== PASSAGE FOR REVIEW ==
▼▼▼
11/17/2014 NOTE: Biggy is in transition. Biggy was originally started by Rob Conery in February of 2014. Over the course of several months we tried on a lot of ideas, and picked up a bunch of fantastic contributors. I had a ton of fun working with Rob on Biggy, and learned a lot. I always enjoy his take on things because his ideas challenge convention, and embrace simplicity.

We have been working on some changes in the basic structure of the project the past few months, and some of those changes have now been pushed up. The previous Biggy code has been moved to a branch named `biggyv1' in this repo. There was a lot of great code there, but the project was growing out of control, and developing a bad case of "creeping featuritis."

Branch master now reflects a pared-back version with some structural improvements, and will be the main branch going forward. We will be keeping the biggyv1 branch around, because there is some great stuff there, which may come in handy as we go.

As of 11/17/2014, I am updating this README to reflect where the project is now. I hope to have this finished in the next few days.

This project started life as an implementation of ICollection that persisted itself to a file using JSON serialization. That quickly evolved into using Postgres as a JSON store, and then a host of other data stores. What we ended up with is the fastest data tool you can use.

Data is loaded into memory when your application starts, and you query it with Linq. That's it. It loads incredibly fast (100,000 records in about 1 second) and from there will sync your in-memory list with whatever store you choose.

Out of the box, Biggy supports Postgresql and SQLite, as well as persistence to simple file-based JSON storage. However, Biggy is designed to be extensible, and you can use the IDataStore interface to support any other store you need.

What Biggy does is represent an ICollection over your datastore. You define your store, and inject the store into the list at initialization.

File-Based JSON Store

At the simplest level, Biggy can be used against a simple JSON file. The performance of the JSON Store is lickety-split fast.

public partial class Artist {
  public int ArtistId { get; set; }
  public string Name { get; set; }

var store = new JsonStore<Artist>();
var artists = new BiggyList<Artist>(store);

artists.Add(new Artist { ArtistId = 1, Name = "The Wipers" });
artists.Add(new Artist { ArtistId = 2, Name = "The Fastbacks" });

foreach(var artist in artists) { 
  Console.WriteLine("Id: {0} Name: {1}", artist.ArtistId, artist.Name);

The above code will do a number of things:

  • Creates a file named "artists.json" in a default directory in your project root named "Data."
  • Add each artist to the ICollection implementation artists as well as to the file artists.json.

If we go to the ../../Data folder, we find artists.json:

[{"ArtistId":1,"Name":"The Wipers"},{"ArtistId":2,"Name":"The Fastbacks"}]

When Biggy loads the data it deserializes it from the backing store and you can access it just like any ICollection. Similarly, Modifications to the items in the ICollection are persisted back into the backing store.
▲▲▲
== DATA UNDER STUDY ==
▼▼▼
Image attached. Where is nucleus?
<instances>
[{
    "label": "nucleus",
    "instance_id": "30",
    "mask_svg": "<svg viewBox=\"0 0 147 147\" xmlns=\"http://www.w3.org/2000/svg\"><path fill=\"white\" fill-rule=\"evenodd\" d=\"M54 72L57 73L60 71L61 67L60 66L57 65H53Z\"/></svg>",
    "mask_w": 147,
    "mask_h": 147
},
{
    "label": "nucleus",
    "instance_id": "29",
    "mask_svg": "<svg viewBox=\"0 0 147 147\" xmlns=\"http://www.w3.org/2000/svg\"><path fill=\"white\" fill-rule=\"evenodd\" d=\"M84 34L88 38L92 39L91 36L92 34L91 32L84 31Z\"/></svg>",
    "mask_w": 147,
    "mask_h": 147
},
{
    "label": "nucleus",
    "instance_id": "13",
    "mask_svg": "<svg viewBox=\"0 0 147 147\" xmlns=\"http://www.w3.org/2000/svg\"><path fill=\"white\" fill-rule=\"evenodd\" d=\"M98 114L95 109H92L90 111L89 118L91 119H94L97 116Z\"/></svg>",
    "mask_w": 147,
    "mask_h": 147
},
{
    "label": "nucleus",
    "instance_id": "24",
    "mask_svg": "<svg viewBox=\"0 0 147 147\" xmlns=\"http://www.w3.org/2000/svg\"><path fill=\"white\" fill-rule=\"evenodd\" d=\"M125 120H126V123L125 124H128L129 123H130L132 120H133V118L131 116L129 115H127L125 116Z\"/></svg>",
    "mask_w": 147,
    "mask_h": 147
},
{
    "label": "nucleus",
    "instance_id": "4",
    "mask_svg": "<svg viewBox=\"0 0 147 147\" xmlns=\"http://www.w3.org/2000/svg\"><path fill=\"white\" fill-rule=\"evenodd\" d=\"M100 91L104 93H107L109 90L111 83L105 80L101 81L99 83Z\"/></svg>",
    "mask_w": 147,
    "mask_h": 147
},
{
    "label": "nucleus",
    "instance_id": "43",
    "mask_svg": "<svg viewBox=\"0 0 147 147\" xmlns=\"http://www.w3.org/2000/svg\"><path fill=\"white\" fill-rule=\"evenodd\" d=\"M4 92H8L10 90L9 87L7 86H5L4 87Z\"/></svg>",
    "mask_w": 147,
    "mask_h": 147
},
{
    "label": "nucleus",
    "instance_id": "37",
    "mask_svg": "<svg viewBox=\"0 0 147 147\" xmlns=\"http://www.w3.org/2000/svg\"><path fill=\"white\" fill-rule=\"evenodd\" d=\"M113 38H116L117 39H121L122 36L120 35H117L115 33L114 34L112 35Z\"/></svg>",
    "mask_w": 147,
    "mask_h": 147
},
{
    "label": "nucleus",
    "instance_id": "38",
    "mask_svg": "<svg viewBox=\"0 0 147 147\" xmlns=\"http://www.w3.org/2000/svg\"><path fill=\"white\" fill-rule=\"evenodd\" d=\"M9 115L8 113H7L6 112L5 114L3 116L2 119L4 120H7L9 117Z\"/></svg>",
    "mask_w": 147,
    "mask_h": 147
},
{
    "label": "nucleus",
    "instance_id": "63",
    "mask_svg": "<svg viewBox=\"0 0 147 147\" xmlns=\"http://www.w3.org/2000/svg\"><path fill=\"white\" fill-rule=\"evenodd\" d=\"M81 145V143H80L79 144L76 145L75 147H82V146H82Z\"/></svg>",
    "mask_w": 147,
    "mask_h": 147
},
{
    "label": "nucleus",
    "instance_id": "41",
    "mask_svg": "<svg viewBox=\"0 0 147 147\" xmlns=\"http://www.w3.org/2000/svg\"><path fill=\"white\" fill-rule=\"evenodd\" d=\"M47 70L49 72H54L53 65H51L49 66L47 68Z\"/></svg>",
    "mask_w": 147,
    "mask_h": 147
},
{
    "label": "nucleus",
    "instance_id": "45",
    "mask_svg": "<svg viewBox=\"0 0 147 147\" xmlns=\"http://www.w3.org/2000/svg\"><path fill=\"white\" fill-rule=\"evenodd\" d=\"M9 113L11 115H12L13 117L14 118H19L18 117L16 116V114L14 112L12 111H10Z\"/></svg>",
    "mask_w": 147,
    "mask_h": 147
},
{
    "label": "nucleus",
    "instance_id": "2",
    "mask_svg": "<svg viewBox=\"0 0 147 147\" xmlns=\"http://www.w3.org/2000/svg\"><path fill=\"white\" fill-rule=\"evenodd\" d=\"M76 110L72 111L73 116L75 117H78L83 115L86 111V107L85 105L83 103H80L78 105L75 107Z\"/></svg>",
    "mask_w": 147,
▲▲▲
== TASKS TO PERFORM ==
(1) Answer these questions on the Biggy README:
(a) Who originally started Biggy, and in what month and year?
(b) What is the name of the branch that now holds the previous Biggy code?
(c) Which stores does Biggy support out of the box?
(2) Could you reproduce the part of the Biggy README starting with "Out of the box, Biggy" and going on through "store you need.", word for word?
Use only the Biggy README for your answers, not the rows.

== ANSWER SECTION ==
(1)
(a) Rob Conery, in February of 2014.
(b) biggyv1
(c) Postgresql and SQLite, as well as simple file-based JSON storage.

(2)
Out of the box, Biggy supports Postgresql and SQLite, as well as persistence to simple file-based JSON storage. However, Biggy is designed to be extensible, and you can use the IDataStore interface to support any other store you need.